Vara y Aro estaban frente a frente con los ojos vendados, con los ojos cerrados.

—¿Dónde te llamas Vara?

—Me llamó Vara en el muslo derecho.

Aro extendió la mano y buscó hasta hallar la cicatriz en la pierna de su hermana. Entonces pasó los dedos varias veces por la marca del hierro.

—¡Espera, Lubabáh! —lo detuvo Mármara—, quizás trates al mar con tanta insolencia; pero no a mí. ¿Lo comprendes?

—¿Y a ti? —preguntó Vara—. ¿Dónde te nombró la escardadora?

—Me nombró Aro en el muslo izquierdo.

Vara demoró en decidirse a reconocer el nombre en la carne de su hermano.
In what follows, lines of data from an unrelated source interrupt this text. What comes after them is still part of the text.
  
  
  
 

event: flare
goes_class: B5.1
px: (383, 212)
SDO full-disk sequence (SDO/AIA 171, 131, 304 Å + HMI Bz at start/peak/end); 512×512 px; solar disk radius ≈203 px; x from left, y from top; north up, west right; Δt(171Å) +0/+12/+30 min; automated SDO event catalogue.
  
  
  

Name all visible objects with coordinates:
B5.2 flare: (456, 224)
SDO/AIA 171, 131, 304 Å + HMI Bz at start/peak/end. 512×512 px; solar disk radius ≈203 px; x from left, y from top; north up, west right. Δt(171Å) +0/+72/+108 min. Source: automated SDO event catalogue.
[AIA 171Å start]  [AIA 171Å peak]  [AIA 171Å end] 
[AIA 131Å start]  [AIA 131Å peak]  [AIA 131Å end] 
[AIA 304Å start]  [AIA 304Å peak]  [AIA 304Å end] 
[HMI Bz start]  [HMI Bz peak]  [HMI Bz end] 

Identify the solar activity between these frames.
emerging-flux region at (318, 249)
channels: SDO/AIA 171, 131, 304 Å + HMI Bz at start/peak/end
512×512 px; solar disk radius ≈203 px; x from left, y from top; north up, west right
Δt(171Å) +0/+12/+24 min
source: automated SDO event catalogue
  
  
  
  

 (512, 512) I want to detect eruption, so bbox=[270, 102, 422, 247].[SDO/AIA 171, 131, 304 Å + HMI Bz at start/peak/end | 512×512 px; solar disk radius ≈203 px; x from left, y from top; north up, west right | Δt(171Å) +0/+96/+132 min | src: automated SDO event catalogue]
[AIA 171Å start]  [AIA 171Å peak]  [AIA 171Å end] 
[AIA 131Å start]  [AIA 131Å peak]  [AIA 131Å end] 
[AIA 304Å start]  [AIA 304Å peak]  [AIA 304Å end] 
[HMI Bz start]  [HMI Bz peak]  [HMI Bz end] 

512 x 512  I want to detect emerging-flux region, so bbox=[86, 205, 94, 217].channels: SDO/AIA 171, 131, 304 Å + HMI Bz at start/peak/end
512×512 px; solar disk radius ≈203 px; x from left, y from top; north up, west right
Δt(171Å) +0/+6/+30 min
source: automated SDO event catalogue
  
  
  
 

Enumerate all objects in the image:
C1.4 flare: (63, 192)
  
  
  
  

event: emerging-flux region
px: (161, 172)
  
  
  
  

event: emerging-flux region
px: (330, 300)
Pero, al fin, apartó con cierta brusquedad la capa de piel liviana que Aro llevaba sobre la túnica y buscó en el muslo izquierdo. Vara dejó su mano sobre la cicatriz en forma circular que la escardadora había marcado a fuego.

—¿Y tú me hablas de insolencia? —alcanzó a decir Lubabáh—. Ni las peores tempestades del mar lograron vencerme con tanta facilidad.

Cuando Aro se quitó la venda que cubría sus ojos se encontró con que Vara ya lo estaba mirando.

A lo lejos sonó la risa enorme del navegante, pero los niños la ignoraron.

—No somos idénticos —dijo Aro.

—No somos idénticos —dijo Vara.

Luego ambos caminaron hasta quedar muy cerca; y como iban a decir cosas que nadie debía escuchar juntaron sus frentes despejadas y susurraron. Los dos hermanos mantuvieron los ojos muy abiertos mientras hablaban.

Al revés que ellos, la nubera y el navegante se separaron:

—Ahora sí —Mármara recostó su cabeza en las piernas de Lubabáh—, cuéntame algo… Lo que gustes.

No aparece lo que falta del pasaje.